The next generation of commercial aircraft will require an efficient design loop on which unsteady aerodynamics is heavily involved: these include aerodynamics and aeroacoustics on fixed and mobile surfaces such as landing gear, high-lift system, FAN, compressor, turbine, wind turbine and open-rotor. CERFACS proposed to reach this objective by means of high-fidelity CFD methods (based on Large Eddy Simulation -LES- approach), which represents a breakthrough compared to industrial standards, which are based on the steady or unsteady Reynolds-Averaged Navier Stokes (RANS) turbulence modelling. To make the use of LES in industry attractive, a lot of effort have to be done to reduce the CPU cost. Efforts must be made in different directions: numerical discretization (to get the best accuracy for a given CPU time), mesh generation, turbulence modelling, co-processing and HPC efficiency on different platforms (CPU and GPU).
Among all possible CFD approaches, CERFACS is involved in two promissing ones: Lattice Boltzmann Method (LBM) and high-order discontinuous approach such as Spectral Difference Method (SDM).
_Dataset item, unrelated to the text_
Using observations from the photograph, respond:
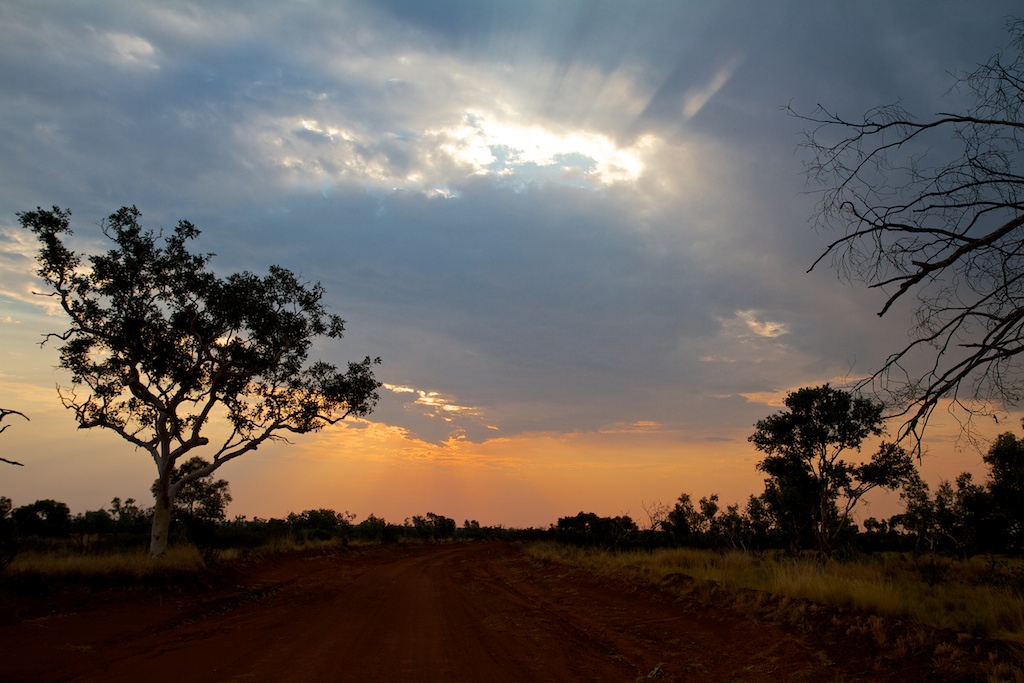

CERFACS believe that these approaches have a great potential to dramatically reduce the simulation cost compared to traditional CFD formalisms. In this respect, comparisons are made with the standard CFD solvers available at CERFACS.
Here is an example of an aeroacoustic simulation around a full aircraft using an LBM approach. The use of Cartesian grid with immersed boundary method makes the use of LBM the most promising approach in term of restitution time for LES simulations.